What is required
Reproduce every one of the lines below character for character, with nothing changed, added or left out.
--- Begin Supplied data ---
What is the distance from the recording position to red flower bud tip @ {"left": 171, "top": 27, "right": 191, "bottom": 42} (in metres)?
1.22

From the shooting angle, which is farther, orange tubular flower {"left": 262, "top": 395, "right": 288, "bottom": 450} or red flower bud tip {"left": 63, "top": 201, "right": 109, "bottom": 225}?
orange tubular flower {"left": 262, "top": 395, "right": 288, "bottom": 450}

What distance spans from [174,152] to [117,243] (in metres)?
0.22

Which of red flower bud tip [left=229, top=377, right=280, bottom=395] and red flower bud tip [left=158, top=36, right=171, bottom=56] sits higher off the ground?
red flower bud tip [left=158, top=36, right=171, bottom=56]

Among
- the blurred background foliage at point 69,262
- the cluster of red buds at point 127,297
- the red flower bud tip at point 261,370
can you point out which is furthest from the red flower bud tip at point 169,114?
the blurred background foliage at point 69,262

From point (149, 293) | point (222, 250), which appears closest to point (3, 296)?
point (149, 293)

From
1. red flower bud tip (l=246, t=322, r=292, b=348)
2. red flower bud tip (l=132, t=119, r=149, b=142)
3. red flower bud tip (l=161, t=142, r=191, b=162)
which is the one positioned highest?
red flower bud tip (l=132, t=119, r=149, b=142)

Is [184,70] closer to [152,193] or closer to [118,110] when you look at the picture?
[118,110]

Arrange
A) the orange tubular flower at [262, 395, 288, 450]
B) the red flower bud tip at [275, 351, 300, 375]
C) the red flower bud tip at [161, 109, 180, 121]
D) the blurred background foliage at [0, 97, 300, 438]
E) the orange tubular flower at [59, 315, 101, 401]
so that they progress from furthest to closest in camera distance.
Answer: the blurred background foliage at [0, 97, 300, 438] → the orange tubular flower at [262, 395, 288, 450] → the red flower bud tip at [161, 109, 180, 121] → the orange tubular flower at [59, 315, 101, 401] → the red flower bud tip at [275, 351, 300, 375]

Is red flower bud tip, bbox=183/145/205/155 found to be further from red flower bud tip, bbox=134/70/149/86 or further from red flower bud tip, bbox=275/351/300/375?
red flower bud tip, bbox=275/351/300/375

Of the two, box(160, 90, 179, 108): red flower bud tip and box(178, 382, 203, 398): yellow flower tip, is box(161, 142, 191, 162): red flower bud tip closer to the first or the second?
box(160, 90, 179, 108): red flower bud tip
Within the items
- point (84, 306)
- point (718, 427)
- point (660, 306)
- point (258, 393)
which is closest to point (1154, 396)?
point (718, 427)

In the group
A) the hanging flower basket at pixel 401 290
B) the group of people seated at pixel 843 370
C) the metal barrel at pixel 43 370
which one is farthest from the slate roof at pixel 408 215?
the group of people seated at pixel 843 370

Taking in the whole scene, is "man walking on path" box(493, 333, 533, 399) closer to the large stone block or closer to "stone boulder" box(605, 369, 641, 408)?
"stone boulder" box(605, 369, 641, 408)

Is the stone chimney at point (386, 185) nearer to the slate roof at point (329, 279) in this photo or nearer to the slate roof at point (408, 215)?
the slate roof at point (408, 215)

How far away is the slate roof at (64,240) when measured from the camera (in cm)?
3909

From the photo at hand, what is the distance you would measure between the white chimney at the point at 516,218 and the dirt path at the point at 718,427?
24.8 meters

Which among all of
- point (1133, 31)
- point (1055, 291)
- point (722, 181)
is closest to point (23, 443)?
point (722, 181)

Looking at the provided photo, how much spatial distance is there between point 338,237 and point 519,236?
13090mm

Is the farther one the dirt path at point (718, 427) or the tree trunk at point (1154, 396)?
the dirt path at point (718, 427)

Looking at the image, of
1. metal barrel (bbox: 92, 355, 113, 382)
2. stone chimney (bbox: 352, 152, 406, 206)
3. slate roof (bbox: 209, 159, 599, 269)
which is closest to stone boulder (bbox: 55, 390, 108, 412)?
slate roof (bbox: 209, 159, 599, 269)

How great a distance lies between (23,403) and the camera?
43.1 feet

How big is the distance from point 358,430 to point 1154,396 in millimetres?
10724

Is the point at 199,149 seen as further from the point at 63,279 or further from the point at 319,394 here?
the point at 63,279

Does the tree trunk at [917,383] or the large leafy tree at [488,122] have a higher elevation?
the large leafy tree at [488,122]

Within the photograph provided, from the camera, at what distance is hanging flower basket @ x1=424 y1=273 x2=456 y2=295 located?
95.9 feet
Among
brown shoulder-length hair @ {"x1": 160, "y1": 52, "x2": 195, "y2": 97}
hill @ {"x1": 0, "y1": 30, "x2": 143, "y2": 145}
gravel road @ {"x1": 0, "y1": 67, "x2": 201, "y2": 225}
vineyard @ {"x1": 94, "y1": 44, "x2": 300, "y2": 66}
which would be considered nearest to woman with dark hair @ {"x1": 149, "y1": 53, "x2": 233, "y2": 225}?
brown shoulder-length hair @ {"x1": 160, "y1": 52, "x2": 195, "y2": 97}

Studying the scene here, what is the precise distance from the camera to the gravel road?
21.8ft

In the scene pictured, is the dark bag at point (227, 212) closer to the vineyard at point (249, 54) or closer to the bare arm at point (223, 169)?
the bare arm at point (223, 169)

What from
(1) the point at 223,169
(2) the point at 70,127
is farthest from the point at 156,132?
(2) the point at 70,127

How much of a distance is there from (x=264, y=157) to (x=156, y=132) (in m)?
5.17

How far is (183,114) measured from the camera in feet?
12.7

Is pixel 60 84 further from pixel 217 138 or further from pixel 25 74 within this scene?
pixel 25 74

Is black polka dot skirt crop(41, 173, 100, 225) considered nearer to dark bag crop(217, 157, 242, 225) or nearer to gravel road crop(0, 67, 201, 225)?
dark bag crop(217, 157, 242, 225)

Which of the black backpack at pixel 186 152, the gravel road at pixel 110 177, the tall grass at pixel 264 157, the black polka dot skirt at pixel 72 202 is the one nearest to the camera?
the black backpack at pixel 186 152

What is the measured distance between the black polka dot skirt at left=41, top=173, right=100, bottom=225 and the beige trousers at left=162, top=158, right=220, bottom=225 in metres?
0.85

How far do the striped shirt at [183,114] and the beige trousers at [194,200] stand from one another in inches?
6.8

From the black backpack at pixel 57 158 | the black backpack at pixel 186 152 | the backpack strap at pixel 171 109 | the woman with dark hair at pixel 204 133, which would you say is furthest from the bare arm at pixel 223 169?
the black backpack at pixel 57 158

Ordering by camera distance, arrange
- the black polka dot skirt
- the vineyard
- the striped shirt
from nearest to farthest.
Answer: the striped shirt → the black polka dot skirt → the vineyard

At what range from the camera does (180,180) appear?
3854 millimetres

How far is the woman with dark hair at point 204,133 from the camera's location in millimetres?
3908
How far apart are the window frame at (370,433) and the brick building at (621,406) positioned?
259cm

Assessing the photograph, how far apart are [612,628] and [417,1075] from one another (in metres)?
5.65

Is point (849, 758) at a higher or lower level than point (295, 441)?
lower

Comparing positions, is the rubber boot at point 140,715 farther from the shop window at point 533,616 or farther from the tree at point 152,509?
--- End Supplied data ---
Solution to the problem
What is the distance from the recording position to red flower bud tip @ {"left": 171, "top": 27, "right": 191, "bottom": 42} (in metres)?
1.22

From the shooting angle, which is farther, orange tubular flower {"left": 262, "top": 395, "right": 288, "bottom": 450} or red flower bud tip {"left": 63, "top": 201, "right": 109, "bottom": 225}?
orange tubular flower {"left": 262, "top": 395, "right": 288, "bottom": 450}

What distance spans from [174,152] to [117,243] (in metres)?
0.22

Which of red flower bud tip [left=229, top=377, right=280, bottom=395] and red flower bud tip [left=158, top=36, right=171, bottom=56] sits higher off the ground?
red flower bud tip [left=158, top=36, right=171, bottom=56]

Among
- the blurred background foliage at point 69,262
- the cluster of red buds at point 127,297
- the red flower bud tip at point 261,370
can you point out which is furthest from the red flower bud tip at point 169,114?
the blurred background foliage at point 69,262

From point (149, 293) | point (222, 250), which appears closest to point (3, 296)?
point (149, 293)

From
1. red flower bud tip (l=246, t=322, r=292, b=348)
2. red flower bud tip (l=132, t=119, r=149, b=142)
3. red flower bud tip (l=161, t=142, r=191, b=162)
which is the one positioned highest?
red flower bud tip (l=132, t=119, r=149, b=142)

Is [184,70] closer to [152,193] or closer to [118,110] when you look at the picture?
[118,110]

Arrange
A) the orange tubular flower at [262, 395, 288, 450]
B) the red flower bud tip at [275, 351, 300, 375]
C) the red flower bud tip at [161, 109, 180, 121]
D) the blurred background foliage at [0, 97, 300, 438]
E) the orange tubular flower at [59, 315, 101, 401]
so that they progress from furthest to closest in camera distance.
Answer: the blurred background foliage at [0, 97, 300, 438] → the orange tubular flower at [262, 395, 288, 450] → the red flower bud tip at [161, 109, 180, 121] → the orange tubular flower at [59, 315, 101, 401] → the red flower bud tip at [275, 351, 300, 375]

Is red flower bud tip, bbox=183/145/205/155 found to be further from red flower bud tip, bbox=134/70/149/86 or further from red flower bud tip, bbox=275/351/300/375?
red flower bud tip, bbox=275/351/300/375

Of the two, box(160, 90, 179, 108): red flower bud tip and box(178, 382, 203, 398): yellow flower tip, is box(161, 142, 191, 162): red flower bud tip closer to the first or the second?
box(160, 90, 179, 108): red flower bud tip
Within the items
- point (84, 306)
- point (718, 427)
- point (660, 306)
- point (258, 393)
which is closest to point (1154, 396)?
point (718, 427)

In the group
A) the hanging flower basket at pixel 401 290
B) the group of people seated at pixel 843 370
C) the metal barrel at pixel 43 370
which one is farthest from the slate roof at pixel 408 215?
the group of people seated at pixel 843 370

Taking in the whole scene, is "man walking on path" box(493, 333, 533, 399) closer to the large stone block or closer to "stone boulder" box(605, 369, 641, 408)?
"stone boulder" box(605, 369, 641, 408)

Is the stone chimney at point (386, 185) nearer to the slate roof at point (329, 279) in this photo or nearer to the slate roof at point (408, 215)?
the slate roof at point (408, 215)

How far away is the slate roof at (64,240) when measured from the camera (in cm)?
3909

From the photo at hand, what is the distance you would measure between the white chimney at the point at 516,218 and the dirt path at the point at 718,427?
24.8 meters

Which among all of
- point (1133, 31)
- point (1055, 291)
- point (722, 181)
is closest to point (23, 443)?
point (722, 181)

Looking at the provided photo, how much spatial distance is there between point 338,237 and point 519,236?
13090mm

Is the farther one the dirt path at point (718, 427) or the tree trunk at point (1154, 396)?
the dirt path at point (718, 427)

Looking at the image, of
1. metal barrel (bbox: 92, 355, 113, 382)
2. stone chimney (bbox: 352, 152, 406, 206)
3. slate roof (bbox: 209, 159, 599, 269)
which is closest to stone boulder (bbox: 55, 390, 108, 412)?
slate roof (bbox: 209, 159, 599, 269)

How great a distance lies between (23,403) and the camera?
43.1 feet

How big is the distance from point 358,430 to point 1154,396 in millimetres?
10724

Is the point at 199,149 seen as further from the point at 63,279 or further from the point at 319,394 here?
the point at 63,279

Does the tree trunk at [917,383] or the large leafy tree at [488,122] have a higher elevation?
the large leafy tree at [488,122]

Within the photograph provided, from the camera, at what distance is hanging flower basket @ x1=424 y1=273 x2=456 y2=295 located?
95.9 feet
Among
brown shoulder-length hair @ {"x1": 160, "y1": 52, "x2": 195, "y2": 97}
hill @ {"x1": 0, "y1": 30, "x2": 143, "y2": 145}
gravel road @ {"x1": 0, "y1": 67, "x2": 201, "y2": 225}
vineyard @ {"x1": 94, "y1": 44, "x2": 300, "y2": 66}
which would be considered nearest to woman with dark hair @ {"x1": 149, "y1": 53, "x2": 233, "y2": 225}?
brown shoulder-length hair @ {"x1": 160, "y1": 52, "x2": 195, "y2": 97}

Studying the scene here, what is the precise distance from the camera to the gravel road?
21.8ft

In the scene pictured, is the dark bag at point (227, 212) closer to the vineyard at point (249, 54) or closer to the bare arm at point (223, 169)?
the bare arm at point (223, 169)

What from
(1) the point at 223,169
(2) the point at 70,127
is farthest from the point at 156,132?
(2) the point at 70,127

How much of a distance is there from (x=264, y=157) to (x=156, y=132) (in m)?
5.17

How far is (183,114) measured from the camera in feet?
12.7

Is pixel 60 84 further from pixel 217 138 or further from pixel 25 74 within this scene?
pixel 25 74

Is black polka dot skirt crop(41, 173, 100, 225) considered nearer to dark bag crop(217, 157, 242, 225) or nearer to gravel road crop(0, 67, 201, 225)?
dark bag crop(217, 157, 242, 225)

Which of the black backpack at pixel 186 152, the gravel road at pixel 110 177, the tall grass at pixel 264 157, the black polka dot skirt at pixel 72 202 is the one nearest to the camera?
the black backpack at pixel 186 152

What is the measured distance between the black polka dot skirt at left=41, top=173, right=100, bottom=225 and the beige trousers at left=162, top=158, right=220, bottom=225 in metres?
0.85

How far do the striped shirt at [183,114] and the beige trousers at [194,200] stand from one another in inches?
6.8

From the black backpack at pixel 57 158 | the black backpack at pixel 186 152 | the backpack strap at pixel 171 109 | the woman with dark hair at pixel 204 133, which would you say is furthest from the bare arm at pixel 223 169?
the black backpack at pixel 57 158

Ordering by camera distance, arrange
- the black polka dot skirt
- the vineyard
- the striped shirt
from nearest to farthest.
Answer: the striped shirt → the black polka dot skirt → the vineyard

At what range from the camera does (180,180) appear?
3854 millimetres

How far is the woman with dark hair at point 204,133 from the camera's location in millimetres?
3908
How far apart are the window frame at (370,433) and the brick building at (621,406) positioned?
259cm

Assessing the photograph, how far apart are [612,628] and [417,1075] from one another (in metres)?
5.65

Is point (849, 758) at a higher or lower level than point (295, 441)?
lower

Comparing positions, is the rubber boot at point 140,715 farther from the shop window at point 533,616 or farther from the tree at point 152,509?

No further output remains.